:: Supplied text ::
Tomás Arias Ávila (December 29, 1856 in Panama City, Panama – July 20, 1932 in Panama City, Panama) was a Panamanian politician and businessman who was, together with José Agustín Arango and Federico Boyd, a member of the provisional junta that governed Panama after its independence in 1903.

Tomás Arias was the son of Ramon Arias and Manuela Avila. A businessman, Arias attended schools in Panama, Jamaica, and the United States. Arias was one of the leaders during the emancipation movement in 1903.  His brother, Ricardo Arias, was also part of the movement. Tomás Arias's eloquence and talent as a public speaker won him the designation of diplomat representing the Isthmus of Panama.

During his political career he held several posts: Treasury administrator, Departmental Assembly deputy (1882), representative to the Colombian Congress, senator (1888-1892), government secretary (1893-1900), foreign relations minister, chairman of the National Assembly (1906), minister of Panama in Mexico, consul, President of the Republic of Panama (1903-1904).

:: Work instruction 1 ::
Set down, word for word, the part of the Tomás Arias biography that opens with the words containing "Tomás Arias Ávila" and closes with "Isthmus of Panama.".
:: Work instruction 2 ::
In which countries does the Tomás Arias biography say he attended schools?
:: Work instruction 3 ::
According to the Tomás Arias biography, in what year was he chairman of the National Assembly?

:: Stored data ::
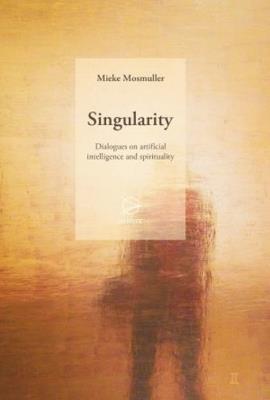 Singularity: Dialogues on artificial intelligence and spirituality - Mieke Mosmuller - cover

:: Answer 1 ::
Tomás Arias Ávila (December 29, 1856 in Panama City, Panama – July 20, 1932 in Panama City, Panama) was a Panamanian politician and businessman who was, together with José Agustín Arango and Federico Boyd, a member of the provisional junta that governed Panama after its independence in 1903.

Tomás Arias was the son of Ramon Arias and Manuela Avila. A businessman, Arias attended schools in Panama, Jamaica, and the United States. Arias was one of the leaders during the emancipation movement in 1903.  His brother, Ricardo Arias, was also part of the movement. Tomás Arias's eloquence and talent as a public speaker won him the designation of diplomat representing the Isthmus of Panama.

:: Answer 2 ::
Panama, Jamaica, and the United States

:: Answer 3 ::
1906